Shas spokesmen dismissed the Palestinian complaints as hypocritical — Palestinian school textbooks still feature anti-Semitic caricatures, and Palestinian clerics have described the Holocaust as a hoax — but they were hard-pressed to explain why Yosef even broached the Holocaust.

"It was taken out of context," Yishai said, visibly agitated in a Channel Two interview — but unable to explain what the context was. "Those who don't understand should go study."

Legislator Shlomo Ben-Izri was almost apologetic — unprecedented for Shas politicians who are slavishly faithful to Yosef, at least in public.

"He didn't prepare his sermon, he started talking about the Holocaust," he said. "Myself, I would never have said this, but the rabbi has insights."

When an Israel TV interviewer chided him that "in your heart of hearts, you'd rather not have to explain this," Ben-Izri smiled and nodded.

Yosef would not explain, except to later say that his remarks had been distorted and that the Holocaust dead were "pure."

The rabbi, who is noted for his dovish views on peace, may feel threatened by a hard-line flank in his party that has long portrayed him — in a campaign of whispers and rumors — as soft on Arabs.

Such accusations most likely sharpened after Camp David, where Barak broke a long-standing taboo and agreed to negotiate Jerusalem, and Yosef may have been seeking to restore his street credibility by attacking the Arabs.

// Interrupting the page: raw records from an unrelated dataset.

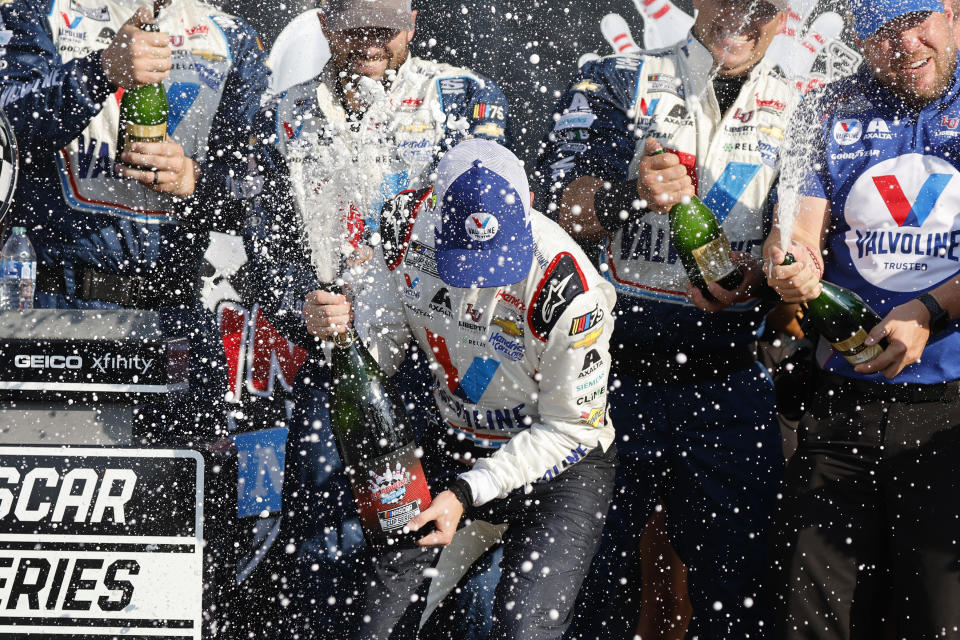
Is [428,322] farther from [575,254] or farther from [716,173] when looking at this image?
[716,173]

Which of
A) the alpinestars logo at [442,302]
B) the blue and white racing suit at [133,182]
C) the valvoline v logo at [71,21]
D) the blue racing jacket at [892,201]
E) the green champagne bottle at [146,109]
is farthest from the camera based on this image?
the valvoline v logo at [71,21]

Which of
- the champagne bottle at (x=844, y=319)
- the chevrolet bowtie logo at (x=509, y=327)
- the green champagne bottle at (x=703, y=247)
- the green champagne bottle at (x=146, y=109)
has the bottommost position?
the chevrolet bowtie logo at (x=509, y=327)

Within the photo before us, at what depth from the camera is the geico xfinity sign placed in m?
3.42

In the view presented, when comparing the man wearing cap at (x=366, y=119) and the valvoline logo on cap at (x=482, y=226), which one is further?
the man wearing cap at (x=366, y=119)

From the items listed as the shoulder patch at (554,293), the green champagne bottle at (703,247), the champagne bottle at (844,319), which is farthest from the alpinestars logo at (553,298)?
the champagne bottle at (844,319)

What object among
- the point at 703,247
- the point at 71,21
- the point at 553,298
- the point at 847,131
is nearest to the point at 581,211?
the point at 703,247

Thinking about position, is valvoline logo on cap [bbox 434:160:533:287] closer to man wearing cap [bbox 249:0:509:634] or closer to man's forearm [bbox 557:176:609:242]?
man's forearm [bbox 557:176:609:242]

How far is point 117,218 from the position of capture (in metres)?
4.21

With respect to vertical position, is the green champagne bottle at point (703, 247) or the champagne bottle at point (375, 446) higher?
the green champagne bottle at point (703, 247)

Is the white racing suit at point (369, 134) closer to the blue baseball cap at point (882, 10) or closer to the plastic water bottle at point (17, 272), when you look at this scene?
the plastic water bottle at point (17, 272)

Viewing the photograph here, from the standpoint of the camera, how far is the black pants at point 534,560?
3.18m

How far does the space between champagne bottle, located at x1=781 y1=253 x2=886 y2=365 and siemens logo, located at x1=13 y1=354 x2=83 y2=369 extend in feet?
7.92

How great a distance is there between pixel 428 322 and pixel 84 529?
139cm

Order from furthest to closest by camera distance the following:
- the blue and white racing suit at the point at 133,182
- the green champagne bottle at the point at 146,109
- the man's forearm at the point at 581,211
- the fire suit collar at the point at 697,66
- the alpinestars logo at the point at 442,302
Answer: the blue and white racing suit at the point at 133,182, the green champagne bottle at the point at 146,109, the fire suit collar at the point at 697,66, the man's forearm at the point at 581,211, the alpinestars logo at the point at 442,302
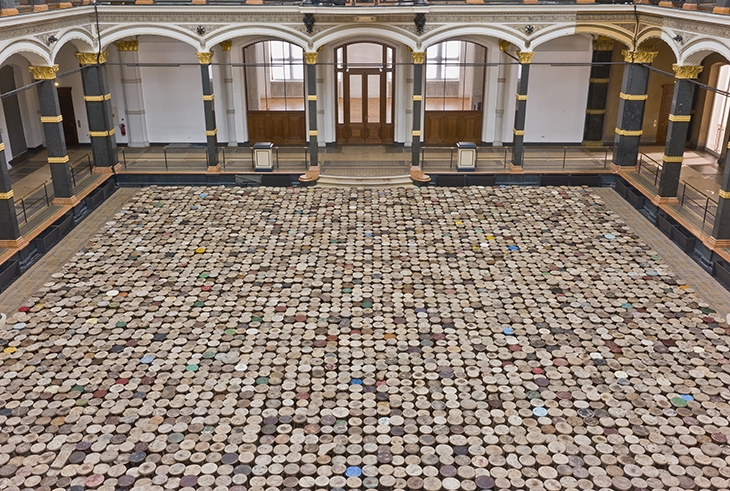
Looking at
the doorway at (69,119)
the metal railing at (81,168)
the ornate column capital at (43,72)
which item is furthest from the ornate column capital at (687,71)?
the doorway at (69,119)

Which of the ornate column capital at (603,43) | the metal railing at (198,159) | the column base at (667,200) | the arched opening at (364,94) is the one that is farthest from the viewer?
the arched opening at (364,94)

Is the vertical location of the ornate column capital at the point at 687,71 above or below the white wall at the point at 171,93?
above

His comments on the Holocaust — the first he has ever made — are harder to explain. Discussion of reincarnation is marginal in Judaism, and limited to the learned.

Israel TV said Yosef mentioned reincarnation only twice before in his career — and each time by saying that sinning souls had occupied innocent hosts to seek redemption. That explanation is not untypical of a religion that recognizes God's will as often beyond comprehension, yet to be experienced with love and faith.